Data listing:
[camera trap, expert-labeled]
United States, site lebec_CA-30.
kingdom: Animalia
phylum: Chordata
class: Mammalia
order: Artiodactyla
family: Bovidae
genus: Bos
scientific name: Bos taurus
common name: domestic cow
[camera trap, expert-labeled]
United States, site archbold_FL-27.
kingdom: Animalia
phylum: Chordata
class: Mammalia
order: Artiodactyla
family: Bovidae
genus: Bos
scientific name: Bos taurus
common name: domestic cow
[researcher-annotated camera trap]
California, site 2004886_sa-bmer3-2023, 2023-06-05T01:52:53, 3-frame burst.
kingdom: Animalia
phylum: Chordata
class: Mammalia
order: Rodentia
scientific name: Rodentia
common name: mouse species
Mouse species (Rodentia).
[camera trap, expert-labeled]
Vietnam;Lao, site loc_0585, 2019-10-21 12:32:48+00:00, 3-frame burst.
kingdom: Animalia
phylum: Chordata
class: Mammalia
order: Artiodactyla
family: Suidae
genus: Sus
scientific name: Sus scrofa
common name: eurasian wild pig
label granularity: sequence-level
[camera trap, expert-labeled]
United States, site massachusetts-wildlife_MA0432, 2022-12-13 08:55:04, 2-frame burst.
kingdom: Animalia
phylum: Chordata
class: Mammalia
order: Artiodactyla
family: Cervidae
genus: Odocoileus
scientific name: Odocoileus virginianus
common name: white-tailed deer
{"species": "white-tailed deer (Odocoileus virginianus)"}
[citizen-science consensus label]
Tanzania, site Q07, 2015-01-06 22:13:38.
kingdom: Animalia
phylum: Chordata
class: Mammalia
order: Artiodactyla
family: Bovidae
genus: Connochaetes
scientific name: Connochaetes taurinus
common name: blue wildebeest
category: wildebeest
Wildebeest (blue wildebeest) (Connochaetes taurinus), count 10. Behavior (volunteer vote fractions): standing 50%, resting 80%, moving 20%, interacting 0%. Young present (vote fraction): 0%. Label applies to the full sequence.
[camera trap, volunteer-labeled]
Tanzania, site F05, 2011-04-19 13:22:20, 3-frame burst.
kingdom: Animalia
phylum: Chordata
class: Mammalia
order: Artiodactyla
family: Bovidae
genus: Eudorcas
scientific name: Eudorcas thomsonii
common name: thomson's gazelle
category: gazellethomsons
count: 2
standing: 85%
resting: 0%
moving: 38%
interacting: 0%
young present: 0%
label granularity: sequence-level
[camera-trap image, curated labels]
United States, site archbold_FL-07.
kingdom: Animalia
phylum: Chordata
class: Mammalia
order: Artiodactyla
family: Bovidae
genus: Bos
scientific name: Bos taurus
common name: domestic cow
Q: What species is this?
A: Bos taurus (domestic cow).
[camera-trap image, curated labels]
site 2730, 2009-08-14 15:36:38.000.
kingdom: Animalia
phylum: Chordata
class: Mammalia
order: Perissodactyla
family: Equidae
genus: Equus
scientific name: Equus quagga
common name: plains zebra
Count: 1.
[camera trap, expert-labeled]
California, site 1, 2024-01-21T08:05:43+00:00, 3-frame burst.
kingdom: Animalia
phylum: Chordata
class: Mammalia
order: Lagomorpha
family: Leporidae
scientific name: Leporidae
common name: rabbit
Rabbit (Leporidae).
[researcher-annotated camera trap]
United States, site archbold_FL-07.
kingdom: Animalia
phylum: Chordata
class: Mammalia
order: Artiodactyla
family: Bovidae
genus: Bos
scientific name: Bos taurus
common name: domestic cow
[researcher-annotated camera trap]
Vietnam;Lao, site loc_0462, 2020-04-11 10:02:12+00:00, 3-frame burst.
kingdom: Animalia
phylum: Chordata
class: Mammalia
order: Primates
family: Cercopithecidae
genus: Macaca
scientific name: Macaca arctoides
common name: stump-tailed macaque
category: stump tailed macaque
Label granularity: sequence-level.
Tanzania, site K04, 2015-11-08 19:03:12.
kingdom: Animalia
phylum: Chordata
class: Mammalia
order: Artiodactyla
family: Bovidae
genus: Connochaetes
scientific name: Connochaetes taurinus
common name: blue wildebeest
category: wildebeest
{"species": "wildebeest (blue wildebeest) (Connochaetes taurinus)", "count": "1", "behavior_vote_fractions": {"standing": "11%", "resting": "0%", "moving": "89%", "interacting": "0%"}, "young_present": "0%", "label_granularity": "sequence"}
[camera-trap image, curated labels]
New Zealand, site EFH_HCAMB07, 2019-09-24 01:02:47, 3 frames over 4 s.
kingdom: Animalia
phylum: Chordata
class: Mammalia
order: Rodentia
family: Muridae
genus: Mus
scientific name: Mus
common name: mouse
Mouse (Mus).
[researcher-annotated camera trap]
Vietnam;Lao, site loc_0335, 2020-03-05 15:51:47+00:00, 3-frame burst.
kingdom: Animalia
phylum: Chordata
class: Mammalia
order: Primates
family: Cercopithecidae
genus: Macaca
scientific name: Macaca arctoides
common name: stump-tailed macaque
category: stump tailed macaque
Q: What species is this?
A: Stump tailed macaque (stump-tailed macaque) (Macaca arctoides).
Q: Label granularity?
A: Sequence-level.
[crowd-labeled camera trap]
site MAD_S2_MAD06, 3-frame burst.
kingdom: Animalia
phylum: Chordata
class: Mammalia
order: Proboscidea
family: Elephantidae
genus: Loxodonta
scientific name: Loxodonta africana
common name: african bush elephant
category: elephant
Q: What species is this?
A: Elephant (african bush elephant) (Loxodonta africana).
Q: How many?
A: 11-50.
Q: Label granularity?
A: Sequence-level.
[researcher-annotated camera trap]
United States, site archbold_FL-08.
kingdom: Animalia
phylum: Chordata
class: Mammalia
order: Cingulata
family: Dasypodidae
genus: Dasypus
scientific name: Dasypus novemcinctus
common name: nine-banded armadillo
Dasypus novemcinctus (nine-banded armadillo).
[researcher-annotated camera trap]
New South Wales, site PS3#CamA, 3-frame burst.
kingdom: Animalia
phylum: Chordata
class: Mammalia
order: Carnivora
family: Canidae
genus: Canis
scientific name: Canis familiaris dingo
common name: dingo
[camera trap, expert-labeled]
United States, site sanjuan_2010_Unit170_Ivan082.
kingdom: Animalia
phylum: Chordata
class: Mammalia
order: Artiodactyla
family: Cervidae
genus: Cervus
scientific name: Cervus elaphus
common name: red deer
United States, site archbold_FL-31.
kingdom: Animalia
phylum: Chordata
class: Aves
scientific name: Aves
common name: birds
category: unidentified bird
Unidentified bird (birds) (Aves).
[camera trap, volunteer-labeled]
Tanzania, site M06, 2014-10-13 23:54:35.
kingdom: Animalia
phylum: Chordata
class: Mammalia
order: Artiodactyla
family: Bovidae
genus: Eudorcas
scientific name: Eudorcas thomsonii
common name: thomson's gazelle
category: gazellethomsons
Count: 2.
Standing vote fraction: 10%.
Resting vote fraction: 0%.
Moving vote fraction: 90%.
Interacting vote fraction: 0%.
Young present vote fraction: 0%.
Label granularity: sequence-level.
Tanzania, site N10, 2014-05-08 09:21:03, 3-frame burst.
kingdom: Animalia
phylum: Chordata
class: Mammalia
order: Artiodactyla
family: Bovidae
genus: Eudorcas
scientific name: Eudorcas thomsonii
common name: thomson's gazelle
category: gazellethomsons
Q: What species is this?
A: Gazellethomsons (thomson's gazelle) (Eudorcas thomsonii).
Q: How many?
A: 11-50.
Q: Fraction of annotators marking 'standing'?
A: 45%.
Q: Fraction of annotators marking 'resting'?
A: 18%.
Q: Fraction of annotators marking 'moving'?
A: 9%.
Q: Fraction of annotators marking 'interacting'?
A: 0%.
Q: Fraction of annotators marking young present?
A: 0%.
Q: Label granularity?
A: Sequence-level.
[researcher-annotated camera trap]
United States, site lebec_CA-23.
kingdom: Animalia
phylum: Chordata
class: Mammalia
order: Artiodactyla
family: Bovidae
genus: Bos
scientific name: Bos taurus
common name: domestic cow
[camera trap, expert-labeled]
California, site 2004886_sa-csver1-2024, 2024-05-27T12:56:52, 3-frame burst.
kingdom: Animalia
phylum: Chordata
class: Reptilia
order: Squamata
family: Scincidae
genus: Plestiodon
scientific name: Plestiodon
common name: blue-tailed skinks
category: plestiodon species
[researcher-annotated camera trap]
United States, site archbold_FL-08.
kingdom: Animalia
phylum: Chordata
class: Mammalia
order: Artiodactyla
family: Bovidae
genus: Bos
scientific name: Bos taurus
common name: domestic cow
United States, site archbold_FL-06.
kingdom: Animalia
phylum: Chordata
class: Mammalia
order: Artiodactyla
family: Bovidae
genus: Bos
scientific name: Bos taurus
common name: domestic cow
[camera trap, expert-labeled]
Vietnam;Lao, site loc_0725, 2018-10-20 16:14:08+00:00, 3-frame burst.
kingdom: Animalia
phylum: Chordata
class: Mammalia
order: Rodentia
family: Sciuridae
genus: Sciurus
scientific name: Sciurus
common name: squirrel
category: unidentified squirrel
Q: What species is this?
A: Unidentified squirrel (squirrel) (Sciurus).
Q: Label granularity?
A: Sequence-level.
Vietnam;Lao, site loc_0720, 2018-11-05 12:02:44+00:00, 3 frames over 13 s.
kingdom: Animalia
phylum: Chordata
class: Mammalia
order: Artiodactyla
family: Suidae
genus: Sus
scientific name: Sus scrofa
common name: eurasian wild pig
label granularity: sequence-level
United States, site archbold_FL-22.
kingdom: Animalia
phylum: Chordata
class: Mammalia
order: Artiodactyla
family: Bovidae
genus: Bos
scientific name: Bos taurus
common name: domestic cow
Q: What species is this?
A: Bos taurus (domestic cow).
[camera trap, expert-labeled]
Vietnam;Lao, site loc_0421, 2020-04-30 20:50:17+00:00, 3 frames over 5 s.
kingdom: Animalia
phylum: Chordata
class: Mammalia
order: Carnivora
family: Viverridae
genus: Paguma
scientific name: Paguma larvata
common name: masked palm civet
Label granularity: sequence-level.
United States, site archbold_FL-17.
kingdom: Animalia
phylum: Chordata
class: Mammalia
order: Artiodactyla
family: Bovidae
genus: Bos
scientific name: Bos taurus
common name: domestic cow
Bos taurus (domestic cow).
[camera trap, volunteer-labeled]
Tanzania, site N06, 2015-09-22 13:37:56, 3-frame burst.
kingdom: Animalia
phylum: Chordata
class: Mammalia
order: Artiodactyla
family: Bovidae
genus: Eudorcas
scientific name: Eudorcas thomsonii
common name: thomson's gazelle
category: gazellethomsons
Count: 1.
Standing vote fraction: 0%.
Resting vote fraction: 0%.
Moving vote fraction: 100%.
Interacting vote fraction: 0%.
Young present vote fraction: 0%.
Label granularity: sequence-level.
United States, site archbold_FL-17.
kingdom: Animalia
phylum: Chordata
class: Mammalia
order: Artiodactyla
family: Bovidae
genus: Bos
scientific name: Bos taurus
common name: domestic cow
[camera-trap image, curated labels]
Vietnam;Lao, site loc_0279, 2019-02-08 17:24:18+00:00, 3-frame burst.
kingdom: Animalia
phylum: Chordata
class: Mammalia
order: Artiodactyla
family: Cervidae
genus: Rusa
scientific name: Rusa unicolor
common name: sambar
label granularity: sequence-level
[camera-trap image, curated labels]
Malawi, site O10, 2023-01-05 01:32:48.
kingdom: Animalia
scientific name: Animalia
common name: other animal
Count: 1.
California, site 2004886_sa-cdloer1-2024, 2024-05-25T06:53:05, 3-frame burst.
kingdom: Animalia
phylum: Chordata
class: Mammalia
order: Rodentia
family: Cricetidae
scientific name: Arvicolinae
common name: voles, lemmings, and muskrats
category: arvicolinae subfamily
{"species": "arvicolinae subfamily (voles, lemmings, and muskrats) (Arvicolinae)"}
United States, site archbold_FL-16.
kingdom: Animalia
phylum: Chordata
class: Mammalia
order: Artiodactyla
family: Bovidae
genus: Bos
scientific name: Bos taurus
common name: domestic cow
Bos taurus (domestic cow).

Work item: Wherever the string "marking" appears in the listing above, show the whole line.

Result of the exercise:
Q: Fraction of annotators marking 'standing'?
Q: Fraction of annotators marking 'resting'?
Q: Fraction of annotators marking 'moving'?
Q: Fraction of annotators marking 'interacting'?
Q: Fraction of annotators marking young present?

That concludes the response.